Tally the lines of the records that contain the string "downlightsnz", then give the total and nothing more.

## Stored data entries
★ ★ ★ ★
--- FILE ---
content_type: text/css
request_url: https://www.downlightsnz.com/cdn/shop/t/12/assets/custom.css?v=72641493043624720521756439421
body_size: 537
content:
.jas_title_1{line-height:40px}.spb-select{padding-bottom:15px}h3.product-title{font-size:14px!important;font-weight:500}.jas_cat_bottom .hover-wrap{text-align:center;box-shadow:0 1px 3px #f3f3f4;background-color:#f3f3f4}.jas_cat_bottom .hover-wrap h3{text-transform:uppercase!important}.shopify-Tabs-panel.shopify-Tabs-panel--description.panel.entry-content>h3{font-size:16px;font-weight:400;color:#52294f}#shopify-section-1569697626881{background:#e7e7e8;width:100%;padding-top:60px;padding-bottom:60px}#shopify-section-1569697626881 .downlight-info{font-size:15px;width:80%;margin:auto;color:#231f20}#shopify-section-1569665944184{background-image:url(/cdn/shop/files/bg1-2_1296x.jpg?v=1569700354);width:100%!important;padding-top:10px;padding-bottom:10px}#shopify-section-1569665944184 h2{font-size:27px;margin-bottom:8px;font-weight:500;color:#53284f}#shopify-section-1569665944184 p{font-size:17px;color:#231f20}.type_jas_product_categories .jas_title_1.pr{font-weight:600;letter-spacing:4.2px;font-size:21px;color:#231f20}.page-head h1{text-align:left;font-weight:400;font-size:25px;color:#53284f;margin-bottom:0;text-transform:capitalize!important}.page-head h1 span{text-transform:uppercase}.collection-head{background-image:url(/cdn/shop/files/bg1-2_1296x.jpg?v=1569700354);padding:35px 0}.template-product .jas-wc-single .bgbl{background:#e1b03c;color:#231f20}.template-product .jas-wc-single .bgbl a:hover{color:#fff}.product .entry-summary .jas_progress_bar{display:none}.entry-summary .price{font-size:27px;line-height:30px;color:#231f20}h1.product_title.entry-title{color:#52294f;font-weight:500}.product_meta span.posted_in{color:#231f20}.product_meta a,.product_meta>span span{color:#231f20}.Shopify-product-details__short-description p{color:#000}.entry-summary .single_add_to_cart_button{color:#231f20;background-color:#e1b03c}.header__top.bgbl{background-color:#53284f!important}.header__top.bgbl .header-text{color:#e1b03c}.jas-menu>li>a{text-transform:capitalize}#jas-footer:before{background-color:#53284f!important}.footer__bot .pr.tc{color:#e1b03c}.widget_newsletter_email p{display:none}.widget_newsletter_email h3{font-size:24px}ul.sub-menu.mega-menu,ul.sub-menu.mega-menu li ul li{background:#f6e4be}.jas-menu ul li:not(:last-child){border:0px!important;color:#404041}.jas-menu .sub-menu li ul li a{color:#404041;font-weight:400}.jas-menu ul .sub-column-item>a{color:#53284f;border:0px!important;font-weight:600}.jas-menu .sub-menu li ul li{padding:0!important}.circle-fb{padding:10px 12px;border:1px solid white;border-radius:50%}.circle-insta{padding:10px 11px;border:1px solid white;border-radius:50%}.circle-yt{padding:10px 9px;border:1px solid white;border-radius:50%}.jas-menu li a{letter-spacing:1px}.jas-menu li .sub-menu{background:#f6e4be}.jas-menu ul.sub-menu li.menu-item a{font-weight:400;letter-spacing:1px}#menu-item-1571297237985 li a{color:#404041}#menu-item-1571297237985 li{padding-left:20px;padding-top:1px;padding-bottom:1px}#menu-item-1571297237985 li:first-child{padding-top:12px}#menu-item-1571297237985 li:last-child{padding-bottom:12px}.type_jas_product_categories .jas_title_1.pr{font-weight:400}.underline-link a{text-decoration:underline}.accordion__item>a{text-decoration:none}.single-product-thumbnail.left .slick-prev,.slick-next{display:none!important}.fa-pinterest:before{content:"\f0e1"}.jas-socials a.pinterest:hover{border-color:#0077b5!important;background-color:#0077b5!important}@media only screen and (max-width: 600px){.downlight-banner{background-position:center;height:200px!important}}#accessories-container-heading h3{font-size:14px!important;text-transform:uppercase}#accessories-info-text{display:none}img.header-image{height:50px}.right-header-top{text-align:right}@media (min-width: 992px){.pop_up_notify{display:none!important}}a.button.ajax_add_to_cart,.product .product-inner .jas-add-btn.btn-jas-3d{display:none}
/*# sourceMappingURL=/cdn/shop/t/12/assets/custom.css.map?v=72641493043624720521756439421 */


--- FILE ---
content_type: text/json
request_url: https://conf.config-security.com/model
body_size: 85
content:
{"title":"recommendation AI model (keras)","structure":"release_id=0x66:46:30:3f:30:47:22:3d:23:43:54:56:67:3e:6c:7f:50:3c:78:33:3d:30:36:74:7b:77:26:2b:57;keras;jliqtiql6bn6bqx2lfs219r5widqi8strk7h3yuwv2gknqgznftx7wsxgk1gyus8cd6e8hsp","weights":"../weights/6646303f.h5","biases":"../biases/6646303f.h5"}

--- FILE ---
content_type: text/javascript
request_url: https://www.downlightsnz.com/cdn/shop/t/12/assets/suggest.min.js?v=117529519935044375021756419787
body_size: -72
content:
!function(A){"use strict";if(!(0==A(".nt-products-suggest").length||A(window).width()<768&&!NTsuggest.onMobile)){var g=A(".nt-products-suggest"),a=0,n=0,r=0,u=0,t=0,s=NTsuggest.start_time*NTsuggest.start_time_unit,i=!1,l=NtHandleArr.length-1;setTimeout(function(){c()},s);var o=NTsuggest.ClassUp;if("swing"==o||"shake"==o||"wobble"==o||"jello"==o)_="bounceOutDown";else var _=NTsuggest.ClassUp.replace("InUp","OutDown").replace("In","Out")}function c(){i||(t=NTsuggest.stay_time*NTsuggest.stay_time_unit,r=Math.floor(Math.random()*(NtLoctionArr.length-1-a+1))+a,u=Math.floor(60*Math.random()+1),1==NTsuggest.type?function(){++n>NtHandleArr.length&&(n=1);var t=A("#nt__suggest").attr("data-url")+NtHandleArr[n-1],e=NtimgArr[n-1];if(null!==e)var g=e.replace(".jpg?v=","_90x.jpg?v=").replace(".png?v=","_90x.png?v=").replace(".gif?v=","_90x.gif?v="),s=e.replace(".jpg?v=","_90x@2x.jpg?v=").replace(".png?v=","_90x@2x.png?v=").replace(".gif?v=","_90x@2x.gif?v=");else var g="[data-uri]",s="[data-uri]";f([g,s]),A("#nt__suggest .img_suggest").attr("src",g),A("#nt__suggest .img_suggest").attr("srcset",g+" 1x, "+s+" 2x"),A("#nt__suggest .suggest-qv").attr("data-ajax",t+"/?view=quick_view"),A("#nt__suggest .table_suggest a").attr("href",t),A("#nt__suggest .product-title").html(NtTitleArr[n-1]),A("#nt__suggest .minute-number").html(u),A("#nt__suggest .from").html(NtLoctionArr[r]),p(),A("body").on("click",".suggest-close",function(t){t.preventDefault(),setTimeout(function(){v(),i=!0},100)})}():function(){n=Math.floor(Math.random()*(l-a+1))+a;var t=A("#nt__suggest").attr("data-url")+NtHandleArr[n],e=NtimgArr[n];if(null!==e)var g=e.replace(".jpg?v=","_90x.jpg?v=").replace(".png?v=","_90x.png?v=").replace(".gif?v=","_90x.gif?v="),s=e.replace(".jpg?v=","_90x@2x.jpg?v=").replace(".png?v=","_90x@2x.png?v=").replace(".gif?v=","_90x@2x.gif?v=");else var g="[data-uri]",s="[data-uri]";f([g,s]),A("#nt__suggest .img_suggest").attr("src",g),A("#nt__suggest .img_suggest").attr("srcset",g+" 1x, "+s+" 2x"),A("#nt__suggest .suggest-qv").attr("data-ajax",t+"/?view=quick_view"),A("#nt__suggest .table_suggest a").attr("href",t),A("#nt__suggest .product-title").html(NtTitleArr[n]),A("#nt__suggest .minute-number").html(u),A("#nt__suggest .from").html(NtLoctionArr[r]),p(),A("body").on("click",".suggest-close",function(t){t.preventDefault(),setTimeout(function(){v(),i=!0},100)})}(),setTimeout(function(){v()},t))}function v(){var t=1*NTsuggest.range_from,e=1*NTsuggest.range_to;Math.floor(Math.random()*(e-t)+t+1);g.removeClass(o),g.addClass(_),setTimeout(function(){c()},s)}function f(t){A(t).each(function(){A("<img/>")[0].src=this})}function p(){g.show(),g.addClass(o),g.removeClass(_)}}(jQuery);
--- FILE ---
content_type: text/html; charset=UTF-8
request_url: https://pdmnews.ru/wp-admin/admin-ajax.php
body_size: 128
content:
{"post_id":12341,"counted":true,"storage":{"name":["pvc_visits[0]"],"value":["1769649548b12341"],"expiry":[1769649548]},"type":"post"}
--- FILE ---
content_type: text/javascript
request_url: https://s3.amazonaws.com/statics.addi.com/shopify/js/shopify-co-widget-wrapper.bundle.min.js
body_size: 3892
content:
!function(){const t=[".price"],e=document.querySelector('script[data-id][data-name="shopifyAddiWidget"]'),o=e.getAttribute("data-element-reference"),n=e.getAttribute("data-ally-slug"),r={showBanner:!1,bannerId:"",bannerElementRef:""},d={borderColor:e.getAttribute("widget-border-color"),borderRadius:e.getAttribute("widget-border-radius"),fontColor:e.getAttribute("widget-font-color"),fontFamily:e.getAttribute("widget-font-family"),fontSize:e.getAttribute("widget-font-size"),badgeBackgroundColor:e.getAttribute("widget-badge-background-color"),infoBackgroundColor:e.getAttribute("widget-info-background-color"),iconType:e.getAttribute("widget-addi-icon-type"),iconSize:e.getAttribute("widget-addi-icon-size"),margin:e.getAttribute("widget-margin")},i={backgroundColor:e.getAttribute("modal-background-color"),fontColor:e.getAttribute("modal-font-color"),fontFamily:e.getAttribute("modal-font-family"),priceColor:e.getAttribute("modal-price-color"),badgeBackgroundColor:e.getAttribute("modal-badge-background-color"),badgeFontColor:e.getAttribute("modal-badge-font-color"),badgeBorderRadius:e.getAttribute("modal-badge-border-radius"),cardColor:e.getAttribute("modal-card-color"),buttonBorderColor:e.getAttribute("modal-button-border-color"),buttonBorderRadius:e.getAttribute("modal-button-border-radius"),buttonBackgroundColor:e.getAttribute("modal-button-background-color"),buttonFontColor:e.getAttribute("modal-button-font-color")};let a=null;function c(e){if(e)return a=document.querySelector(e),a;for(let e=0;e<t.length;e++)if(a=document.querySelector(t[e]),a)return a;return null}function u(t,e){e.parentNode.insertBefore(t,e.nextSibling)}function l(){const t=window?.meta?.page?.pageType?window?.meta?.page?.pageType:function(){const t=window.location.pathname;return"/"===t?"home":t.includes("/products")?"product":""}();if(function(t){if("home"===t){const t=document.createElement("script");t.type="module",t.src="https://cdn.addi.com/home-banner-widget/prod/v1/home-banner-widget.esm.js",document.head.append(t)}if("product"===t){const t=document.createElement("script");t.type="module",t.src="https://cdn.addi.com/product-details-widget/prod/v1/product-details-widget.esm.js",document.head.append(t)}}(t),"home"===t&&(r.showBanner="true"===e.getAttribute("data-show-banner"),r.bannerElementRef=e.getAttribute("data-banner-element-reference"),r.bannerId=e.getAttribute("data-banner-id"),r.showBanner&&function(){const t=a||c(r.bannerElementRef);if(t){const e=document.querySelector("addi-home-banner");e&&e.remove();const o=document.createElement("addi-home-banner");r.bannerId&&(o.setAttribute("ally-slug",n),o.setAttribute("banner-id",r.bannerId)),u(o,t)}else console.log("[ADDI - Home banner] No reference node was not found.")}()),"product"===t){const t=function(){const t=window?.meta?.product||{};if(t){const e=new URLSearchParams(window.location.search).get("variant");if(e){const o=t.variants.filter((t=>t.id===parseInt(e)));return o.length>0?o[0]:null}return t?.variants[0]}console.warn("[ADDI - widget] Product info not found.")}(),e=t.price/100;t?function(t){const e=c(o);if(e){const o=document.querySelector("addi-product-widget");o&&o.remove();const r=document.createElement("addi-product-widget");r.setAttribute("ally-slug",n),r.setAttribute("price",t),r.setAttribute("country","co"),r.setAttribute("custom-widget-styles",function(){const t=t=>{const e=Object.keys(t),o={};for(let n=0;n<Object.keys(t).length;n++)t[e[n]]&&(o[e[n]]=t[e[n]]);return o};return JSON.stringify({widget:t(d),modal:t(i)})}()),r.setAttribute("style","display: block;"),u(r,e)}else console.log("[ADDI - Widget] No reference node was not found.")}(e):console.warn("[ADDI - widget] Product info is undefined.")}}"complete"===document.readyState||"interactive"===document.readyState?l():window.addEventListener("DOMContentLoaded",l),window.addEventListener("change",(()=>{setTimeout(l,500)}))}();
★ ★ ★ ★
## TASK RESPONSE
2